A Música de uma Vida
Conheci Andrei Makine no romance “A música de uma vida”. Não foi esse romance que impulsionou sua carreira. Mas confesso que se eu tivesse lido “O Testamento francês” obra que catapultou sua carreira recebendo simultaneamente o prêmio Gouncourt e Médices, provavelmente não teria curiosidade para ler “A música de uma vida.” Falo isso, pois, quando lemos uma grande obra de um grande escritor que fez um tremendo sucesso, a seguinte não vem com a mesma emoção. Este pensamento, admito, é uma imensa bobagem, sem sombra de dúvidas. Mas o livro “A música de uma Vida” é simplesmente maravilhoso. Um romance triste. Mas de uma delicadeza rara.
Andrei Makine nasceu na Sibéria e completou seus estudos em Moscou. Ele ensinava filologia em Novgorod. Fez seu doutorado em Letras na Universidade Estadual Lomonosov de Moscou depois de apresentar uma tese sobre literatura francesa. Em 1987, Andrei Makine mudou-se para Paris e pediu asilo político. Rejeitado várias vezes para conseguir a cidadania francesa, enfrentou todas as dificuldades de um exilado. Mas todo seu esforço foi compensado com juros e correção monetária. Foi o primeiro não francês a vencer o Prix Gouncourt.
Suas obras foram traduzidas em diversos idiomas. Sua habilidade em contar histórias para despertar o passado russo para leitores franceses provocou curiosidades enriquecedoras. Agora vamos ao mais importante. Vamos à história. A história que eu li. “A música de uma vida”. O romance começa quando o narrador embarca em uma viagem de trem a partir de uma pequena cidade de uma aldeia na Sibéria a Moscou no início dos anos 70. Ele conhece um idoso Andrei Berg, um pianista preparado para ser um profissional. Mas alguns percalços acontecem em sua vida. E todas eles vinculadas ao momento político de terror na União Soviética. Ao longo da viagem ele conta para o narrador o que lhe aconteceu.

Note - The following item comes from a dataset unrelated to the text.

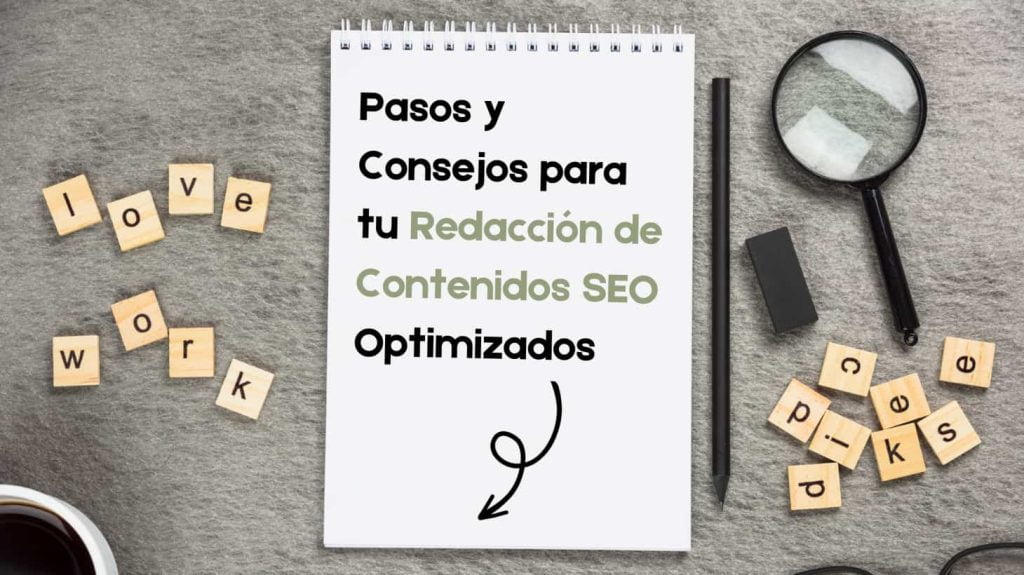 cómo optimizar un artículo para seo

“Antes, nos cartazes, ele procurava o nome do pai, dramaturgo, e também de quando em quando de Victória Berg, sua mãe, quando ela dava recitais. Naquele dia, pela primeira vez, o nome era o dele. Seu primeiro concerto, dali a uma semana, no dia 24 de maio de 1941.” (pg. 25)
Quando tudo parecia andar de acordo com os acontecimentos, algo surpreendente nos pega de surpresa. Um vizinho vai, com passos apressados, a seu encontro e sussurra as seguintes palavras: “Não volte para a casa”. E apressou o passo como se não o conhecesse. Todo aquele momento causou perplexidade ao jovem Andrei Berg. Vou ou não vou? Volto para a casa ou não volto? E, na medida em que a situação se tornava tensa nas imediações de sua casa, não teve dúvidas. Fugiu. Andrei Berg se auto inventou. Adotou um nome que não era seu, de um soldado soviético morto a fim de escapar das perseguições tanto das forças internas como dos nazistas. Sua autobiografia nos relata os rigores da guerra.
Uma orquestra totalmente diferente de obuses e artilharia, bombardeios se apresentam a seus ouvidos. Mortos, feridos e toda a gama de crueldades que uma guerra pode oferecer. Um rosto cheio de cicatrizes, a memória da música de Rachmaninoff, o "inferno de neve" das estepes russas, e um relato vívido das crueldades da guerra é o que lhe sobra. Ele sobrevive nas forças armadas por imitar os outros e por golpes de sorte. O concerto que não aconteceu por causa de uma senhora chamada “destino” marcou sua vida para sempre. Um elogio da força indomável do espírito, a força interior, da dignidade dos vencidos.
O resultado dessa história fascinante é a simbiose dos mitos originais sobre a Rússia, que não surgem em um aspecto histórico ou metafísica concreto, mas acima de tudo, como um espaço literário.
“A música de uma vida” é um romance rápido. Não vá pensando que o escrito aqui mata a história. Não mata mesmo. Tenho um cuidado com aqueles que aportam por aqui, nesse espaço a revelar apenas o revelável, e só. “A música da vida” fala sobre o sentimento de abandono e desamparo, fala sobre solidão e morte. Andrei Berg é movido pela imaterialidade da música, sua transformação em melodia, em ritmo puro, o protagonista não vê a vida, apenas ouve. Ao ouvi-las nascem todas as revelações. “A música de uma vida” é um livro que levará você, leitor, a nunca mais se esquecer de Andrei Berg. Um livro que merece um lugar especial em sua estante.